Empecemos con una pregunta "sencilla": ¿por qué creamos software?
Los humanos buscamos conocimiento por dos motivos: curiosidad y resolución de problemas. A veces se mezclan. Tratas de arreglar algo y terminas enamorado del aprendizaje. Pero para esta reflexión, enfoquémonos en la parte de resolución de problemas.
Todos los proyectos en los que trabajamos — personales o profesionales — empiezan con un problema. Tratamos de automatizar las cosas aburridas, prevenir incidentes, ahorrar tiempo, mejorar la precisión, hacer lo que antes era imposible, coordinar gente y procesos... Básicamente, tratamos de hacer la vida un poco más fácil.
En otras palabras: el software existe para reducir la fricción entre lo que queremos y lo que realmente pasa.
Suena simple. Pero entonces... ¿por qué el software suele empeorar las cosas? ¿Por qué confunde a la gente, se rompe aleatoriamente, frustra a los usuarios, o convierte el trabajo del futuro en una pesadilla?
No porque a los ingenieros no les importe. No porque el negocio sea "malo".
Pasa porque las motivaciones no están completamente alineadas. La velocidad es fácil de medir, pero la mantenibilidad no lo es. Publicar software es visible; la deuda técnica es invisible. El software se siente reversible — como si pudieras simplemente hacer CTRL + Z después.
Alerta de spoiler: no puedes. Los sistemas complejos recuerdan. Las decisiones se acumulan. Los errores se agravan.

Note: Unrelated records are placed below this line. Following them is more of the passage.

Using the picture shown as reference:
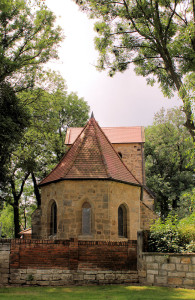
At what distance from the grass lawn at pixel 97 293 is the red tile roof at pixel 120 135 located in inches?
590

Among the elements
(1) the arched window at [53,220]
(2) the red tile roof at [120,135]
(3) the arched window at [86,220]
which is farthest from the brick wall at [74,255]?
(2) the red tile roof at [120,135]

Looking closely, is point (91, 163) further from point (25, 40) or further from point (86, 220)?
point (25, 40)

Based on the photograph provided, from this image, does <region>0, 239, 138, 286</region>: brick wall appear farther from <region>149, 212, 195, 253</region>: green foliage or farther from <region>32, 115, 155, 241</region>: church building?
<region>32, 115, 155, 241</region>: church building

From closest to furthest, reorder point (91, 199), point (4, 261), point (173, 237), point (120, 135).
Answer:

Y aún así, la gente todavía habla de "calidad" como si fuera un argumento purista:
Las buenas prácticas dicen que...
Claro. Pero esta es una verdad más simple: si creamos software para resolver problemas, cualquier cosa que introduzca inestabilidad, fragilidad, o fricción a largo plazo está incompleta.
Una solución completa:
- Funciona correctamente
- Maneja requerimientos funcionales y no funcionales
- Se mantiene entendible
- Puede evolucionar conforme cambian las necesidades
¿Cualquier cosa menos que eso? No está listo. Solo está publicado.
La calidad no es un ideal sofisticado. Es un propósito cumplido.
Y si olvidamos por qué creamos software en primer lugar... bueno, no nos sorprendamos cuando deje de resolver el problema.